The web software ‘coding-region hunting online program’ (CHOP) was originally developed to find regions with coding potential within aligned data. When aligned sequence data are analyzed at all three codon positions, putative ‘wobbling’ in the third codon position is visualized in the output graph. We therefore envisioned that this ‘wobbling’ pattern could be used to identify CDSs. In addition, we added a new function to CHOP in order to detect and isolate highly conserved regions within both CDSs and non-CDSs. Highly conserved regions within CDSs include regions that show lower rates of synonymous substitutions than we might expect from evolutionary distance between species. We have previously identified and reported on a highly conserved region within the 5' coding region of the zic4 gene where the conserved nucleotide sequences were expected to be under strong selective pressure (3). CHOP is a helpful tool for further research into such regions.
METHODS
The CHOP online program was developed using the Perl language and it resides on a Linux server machine. As a first step in the CHOP analysis, the aligned sequence is regrouped into three (first, second and third) phases and the percentage identity between the two species is calculated for each phase (Figure 1). The window size is set at 60 bp and advanced by 12 bp (4 bp from each of the three phases). To circumvent the possible frame shifts that may have been caused by errors in nucleotide sequencing, gaps in one of the species (the upper sequence in the alignment) are removed. See the CHOP website for further information on the possible influences of gaps on the CHOP output. The graphs of data, such as the percentage identity of the three phases of the aligned sequences, are then plotted using Gnuplot (http://www.gnuplot.info/).
Figure 1. The principle of the CHOP method. When DNA sequences from two species are sorted into three phases according to nucleotide number in the codon, ‘wobbling’ of the third codon may be seen specifically in the CDS (low rate of similarity in the third phase). The figure shows a sequence comparison between the first 60 bp following the start codon of the zic1 gene of human (NM_003412 ) and medaka (included in AB102768 ).
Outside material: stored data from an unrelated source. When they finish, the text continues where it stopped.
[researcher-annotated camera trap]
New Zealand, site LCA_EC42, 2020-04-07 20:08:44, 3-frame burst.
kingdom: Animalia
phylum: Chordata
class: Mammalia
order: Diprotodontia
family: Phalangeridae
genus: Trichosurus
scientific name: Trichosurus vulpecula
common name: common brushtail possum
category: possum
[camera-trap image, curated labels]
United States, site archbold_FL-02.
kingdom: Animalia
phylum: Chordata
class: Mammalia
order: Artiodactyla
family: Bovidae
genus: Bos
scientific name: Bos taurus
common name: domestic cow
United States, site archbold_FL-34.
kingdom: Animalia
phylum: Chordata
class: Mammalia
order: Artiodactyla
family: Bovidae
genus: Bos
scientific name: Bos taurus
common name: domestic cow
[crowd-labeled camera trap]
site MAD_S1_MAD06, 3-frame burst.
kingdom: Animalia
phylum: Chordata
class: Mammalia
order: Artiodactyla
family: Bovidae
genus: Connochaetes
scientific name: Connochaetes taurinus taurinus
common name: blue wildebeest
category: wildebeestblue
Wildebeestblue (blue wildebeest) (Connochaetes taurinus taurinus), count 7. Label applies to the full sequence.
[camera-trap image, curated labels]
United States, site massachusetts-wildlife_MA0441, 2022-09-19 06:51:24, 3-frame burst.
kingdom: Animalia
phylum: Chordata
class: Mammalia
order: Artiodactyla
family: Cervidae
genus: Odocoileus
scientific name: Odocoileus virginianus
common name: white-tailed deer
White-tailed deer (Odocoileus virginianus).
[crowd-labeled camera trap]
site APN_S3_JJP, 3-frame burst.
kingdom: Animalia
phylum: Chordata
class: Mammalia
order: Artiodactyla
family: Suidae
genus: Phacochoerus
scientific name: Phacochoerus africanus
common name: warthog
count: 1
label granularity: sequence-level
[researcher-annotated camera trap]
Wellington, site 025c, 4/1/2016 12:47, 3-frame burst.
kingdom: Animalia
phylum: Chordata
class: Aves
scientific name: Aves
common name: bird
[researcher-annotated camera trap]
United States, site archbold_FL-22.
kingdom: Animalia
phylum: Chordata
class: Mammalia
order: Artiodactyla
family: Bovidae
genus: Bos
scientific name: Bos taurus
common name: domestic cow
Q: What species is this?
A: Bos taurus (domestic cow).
When percentage identity in any one of the three phases is significantly lower than that in the others, probably due to ‘wobbling’ in the third codon position, vertical brown bars are displayed in the graphical output. Regions with clusters of >5–6 brown bars are considered to contain CDSs. The brown bars are drawn in the program when (i) two of the three phases exhibit >85 and >87% identity and the remaining phase has <80% identity, (ii) two of the three phases exhibit >95 and >90% identity and the remaining phase has <90% identity, or (iii) there is 25% difference between the phases with the lowest and median values. Results can be seen as a diagram and as textual raw data.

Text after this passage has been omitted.